• **Goal**: Reproduce everything in the data from the line containing "How far from <box>623,85,671,130</box>: green" down to the line containing "point (1039, 663) →", both lines included. Leave the pictures out of your answer.
>>>
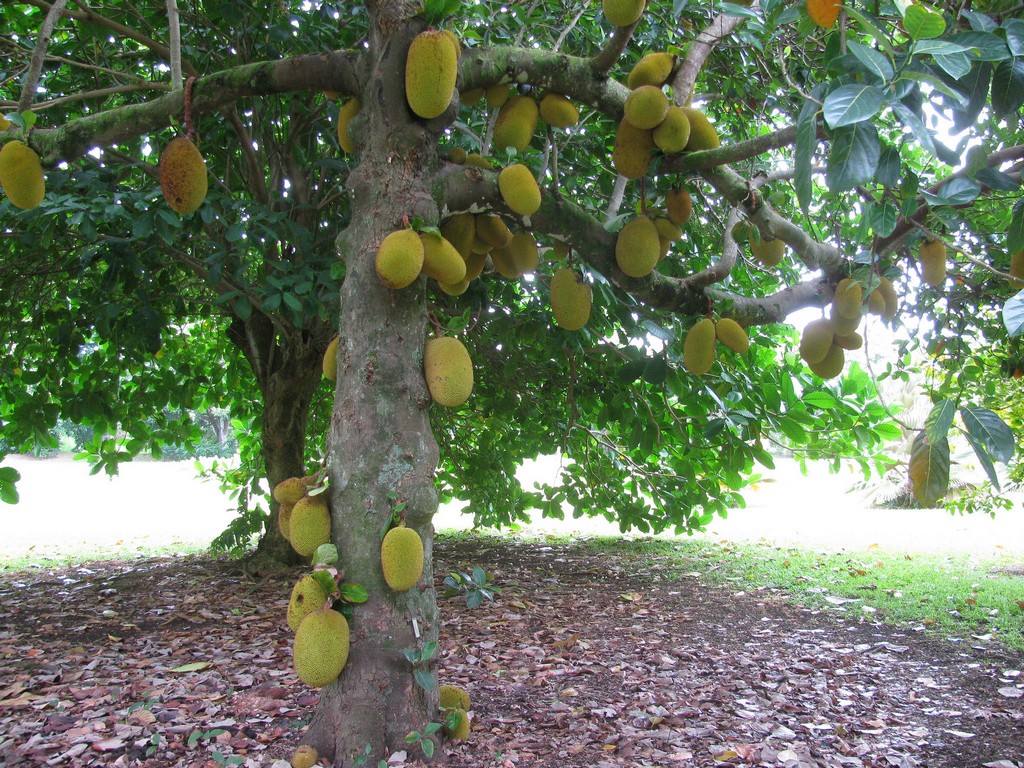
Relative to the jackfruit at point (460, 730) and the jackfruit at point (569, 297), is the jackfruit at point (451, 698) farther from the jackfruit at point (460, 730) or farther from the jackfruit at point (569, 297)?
the jackfruit at point (569, 297)

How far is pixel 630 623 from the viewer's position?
332 centimetres

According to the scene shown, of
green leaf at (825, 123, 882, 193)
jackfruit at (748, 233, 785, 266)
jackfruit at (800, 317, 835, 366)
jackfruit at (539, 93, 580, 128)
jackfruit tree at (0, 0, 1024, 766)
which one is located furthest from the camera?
jackfruit at (748, 233, 785, 266)

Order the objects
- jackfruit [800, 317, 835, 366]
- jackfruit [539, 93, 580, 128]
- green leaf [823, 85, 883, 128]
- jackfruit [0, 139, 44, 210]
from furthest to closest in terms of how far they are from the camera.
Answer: jackfruit [800, 317, 835, 366]
jackfruit [539, 93, 580, 128]
jackfruit [0, 139, 44, 210]
green leaf [823, 85, 883, 128]

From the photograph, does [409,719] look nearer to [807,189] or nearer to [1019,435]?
[807,189]

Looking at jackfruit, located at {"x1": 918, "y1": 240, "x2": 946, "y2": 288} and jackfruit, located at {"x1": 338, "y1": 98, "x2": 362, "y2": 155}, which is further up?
jackfruit, located at {"x1": 338, "y1": 98, "x2": 362, "y2": 155}

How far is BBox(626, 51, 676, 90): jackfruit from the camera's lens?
6.19 feet

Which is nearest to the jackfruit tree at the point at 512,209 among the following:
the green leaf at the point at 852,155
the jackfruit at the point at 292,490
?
the green leaf at the point at 852,155

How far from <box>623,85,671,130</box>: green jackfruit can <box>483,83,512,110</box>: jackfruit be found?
0.38 metres

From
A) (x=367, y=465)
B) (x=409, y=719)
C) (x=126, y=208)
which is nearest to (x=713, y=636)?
(x=409, y=719)

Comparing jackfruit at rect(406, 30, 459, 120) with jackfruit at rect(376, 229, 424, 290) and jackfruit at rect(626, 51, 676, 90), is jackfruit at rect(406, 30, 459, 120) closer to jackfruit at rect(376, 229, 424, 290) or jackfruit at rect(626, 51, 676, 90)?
jackfruit at rect(376, 229, 424, 290)

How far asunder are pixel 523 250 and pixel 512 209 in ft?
0.82

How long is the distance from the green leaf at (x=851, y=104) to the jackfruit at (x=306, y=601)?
1271 millimetres

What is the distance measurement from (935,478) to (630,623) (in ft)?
7.50

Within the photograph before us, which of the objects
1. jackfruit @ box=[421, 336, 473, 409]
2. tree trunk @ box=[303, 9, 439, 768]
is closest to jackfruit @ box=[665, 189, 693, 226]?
tree trunk @ box=[303, 9, 439, 768]
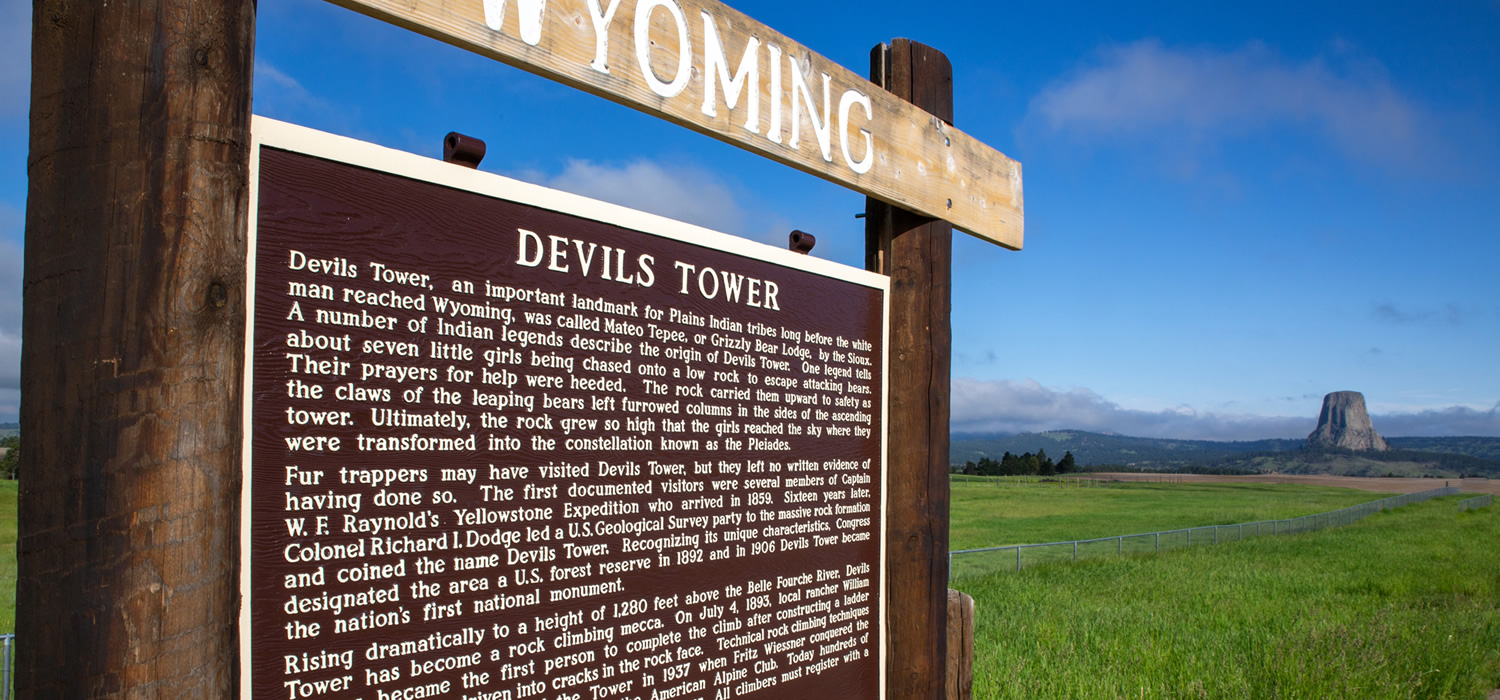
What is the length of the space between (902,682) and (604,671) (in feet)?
5.12

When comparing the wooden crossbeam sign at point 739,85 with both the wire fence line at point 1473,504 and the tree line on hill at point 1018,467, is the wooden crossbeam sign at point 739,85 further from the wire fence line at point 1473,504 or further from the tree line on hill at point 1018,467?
the tree line on hill at point 1018,467

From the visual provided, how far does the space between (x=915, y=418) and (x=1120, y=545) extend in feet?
71.1

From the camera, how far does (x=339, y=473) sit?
70.2 inches

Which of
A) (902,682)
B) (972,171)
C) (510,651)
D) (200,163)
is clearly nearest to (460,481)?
(510,651)

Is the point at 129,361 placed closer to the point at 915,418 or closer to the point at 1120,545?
the point at 915,418

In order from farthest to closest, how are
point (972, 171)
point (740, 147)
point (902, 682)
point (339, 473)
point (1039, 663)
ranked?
point (1039, 663) → point (972, 171) → point (902, 682) → point (740, 147) → point (339, 473)

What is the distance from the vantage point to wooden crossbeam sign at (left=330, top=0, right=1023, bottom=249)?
2.18m

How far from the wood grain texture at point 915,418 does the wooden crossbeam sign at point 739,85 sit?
0.55 feet

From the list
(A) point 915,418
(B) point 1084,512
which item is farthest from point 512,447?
(B) point 1084,512

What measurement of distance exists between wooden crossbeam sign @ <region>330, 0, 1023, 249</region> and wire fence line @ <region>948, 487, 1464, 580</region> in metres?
13.0

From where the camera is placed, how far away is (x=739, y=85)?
276 cm

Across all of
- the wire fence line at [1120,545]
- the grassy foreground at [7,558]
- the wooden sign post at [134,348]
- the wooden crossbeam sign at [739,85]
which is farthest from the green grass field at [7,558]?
the wire fence line at [1120,545]

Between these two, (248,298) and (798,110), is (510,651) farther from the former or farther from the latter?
(798,110)

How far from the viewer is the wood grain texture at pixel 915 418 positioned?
131 inches
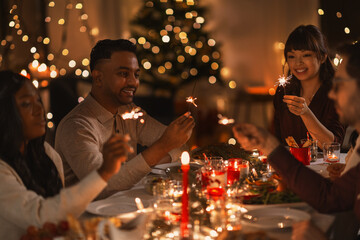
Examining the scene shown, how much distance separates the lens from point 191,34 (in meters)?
6.93

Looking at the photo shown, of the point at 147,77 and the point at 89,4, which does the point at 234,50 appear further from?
the point at 89,4

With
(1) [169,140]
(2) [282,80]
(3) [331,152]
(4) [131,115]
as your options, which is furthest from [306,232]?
(2) [282,80]

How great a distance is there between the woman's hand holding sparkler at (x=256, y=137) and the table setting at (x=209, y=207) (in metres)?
0.22

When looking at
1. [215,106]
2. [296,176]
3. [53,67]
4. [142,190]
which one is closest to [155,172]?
[142,190]

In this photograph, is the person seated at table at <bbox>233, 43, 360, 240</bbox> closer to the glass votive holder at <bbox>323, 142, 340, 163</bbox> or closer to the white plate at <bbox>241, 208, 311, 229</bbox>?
the white plate at <bbox>241, 208, 311, 229</bbox>

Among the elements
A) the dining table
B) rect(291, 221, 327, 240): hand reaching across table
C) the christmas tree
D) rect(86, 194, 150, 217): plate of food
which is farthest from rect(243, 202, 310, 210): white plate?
the christmas tree

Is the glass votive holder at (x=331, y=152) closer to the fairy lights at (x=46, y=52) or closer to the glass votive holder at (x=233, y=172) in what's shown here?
the glass votive holder at (x=233, y=172)

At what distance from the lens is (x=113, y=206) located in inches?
74.0

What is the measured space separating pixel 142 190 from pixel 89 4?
6290mm

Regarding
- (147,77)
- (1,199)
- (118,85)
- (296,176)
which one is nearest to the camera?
(1,199)

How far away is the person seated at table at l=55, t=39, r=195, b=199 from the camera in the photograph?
2.20 m

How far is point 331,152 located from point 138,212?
1369mm

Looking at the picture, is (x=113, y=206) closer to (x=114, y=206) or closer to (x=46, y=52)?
(x=114, y=206)

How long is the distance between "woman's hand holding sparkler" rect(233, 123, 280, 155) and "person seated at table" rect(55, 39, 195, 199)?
22.9 inches
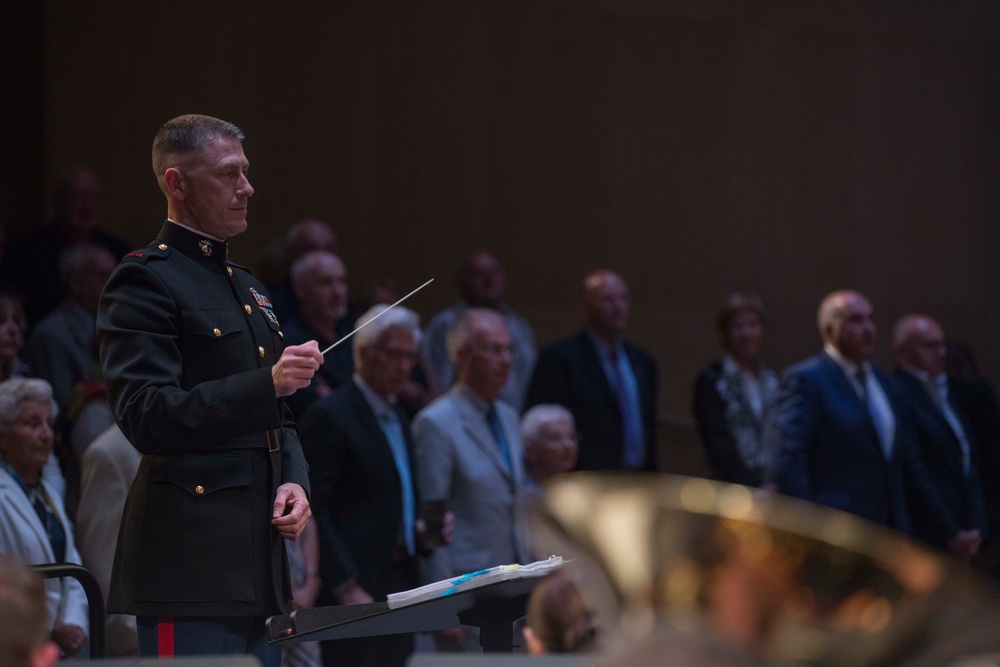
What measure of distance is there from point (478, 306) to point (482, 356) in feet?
4.01

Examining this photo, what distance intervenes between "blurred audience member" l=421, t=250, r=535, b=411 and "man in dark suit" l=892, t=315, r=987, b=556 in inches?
58.2

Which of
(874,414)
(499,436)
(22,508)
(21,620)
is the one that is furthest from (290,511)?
(874,414)

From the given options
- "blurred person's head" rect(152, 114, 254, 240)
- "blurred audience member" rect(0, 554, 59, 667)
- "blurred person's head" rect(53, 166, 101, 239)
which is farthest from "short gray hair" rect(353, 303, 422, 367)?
"blurred audience member" rect(0, 554, 59, 667)

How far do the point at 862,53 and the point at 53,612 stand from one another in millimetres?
5502

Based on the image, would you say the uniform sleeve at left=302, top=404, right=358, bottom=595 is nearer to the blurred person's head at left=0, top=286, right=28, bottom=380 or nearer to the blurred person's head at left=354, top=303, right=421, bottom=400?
the blurred person's head at left=354, top=303, right=421, bottom=400

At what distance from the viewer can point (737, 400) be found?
530cm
<<<
• **Result**:
How far from <box>623,85,671,130</box>: green jackfruit can <box>483,83,512,110</box>: jackfruit be found?
0.38 metres

From
A) (x=367, y=465)
B) (x=409, y=719)
C) (x=126, y=208)
which is nearest to (x=713, y=636)?
(x=409, y=719)

Comparing jackfruit at rect(406, 30, 459, 120) with jackfruit at rect(376, 229, 424, 290) and jackfruit at rect(626, 51, 676, 90), is jackfruit at rect(406, 30, 459, 120) closer to jackfruit at rect(376, 229, 424, 290) or jackfruit at rect(626, 51, 676, 90)?
jackfruit at rect(376, 229, 424, 290)

How far asunder are pixel 523 250 and pixel 512 209 in ft?
0.82

How long is the distance from the green leaf at (x=851, y=104) to the jackfruit at (x=306, y=601)?
1271 millimetres

What is the distance measurement from (935,478) to (630,623) (in ft)?
7.50

Within the photograph before us, which of the objects
1. jackfruit @ box=[421, 336, 473, 409]
2. tree trunk @ box=[303, 9, 439, 768]
is closest to jackfruit @ box=[665, 189, 693, 226]?
tree trunk @ box=[303, 9, 439, 768]
What is the length of the space between (902,682) and (604,671) (in feet)?
5.12

When comparing the wooden crossbeam sign at point 739,85 with both the wire fence line at point 1473,504 and the tree line on hill at point 1018,467, is the wooden crossbeam sign at point 739,85 further from the wire fence line at point 1473,504 or further from the tree line on hill at point 1018,467?
the tree line on hill at point 1018,467

From the visual provided, how far does the space between (x=915, y=418) and (x=1120, y=545) extend in feet?
71.1

From the camera, how far does (x=339, y=473) sit?
70.2 inches

Which of
A) (902,682)
B) (972,171)
C) (510,651)
D) (200,163)
is clearly nearest to (460,481)?
(510,651)

Is the point at 129,361 placed closer to the point at 915,418 or closer to the point at 1120,545?
the point at 915,418

In order from farthest to closest, how are
point (972, 171)
point (740, 147)
point (902, 682)
point (339, 473)
point (1039, 663)
ranked?
point (1039, 663) → point (972, 171) → point (902, 682) → point (740, 147) → point (339, 473)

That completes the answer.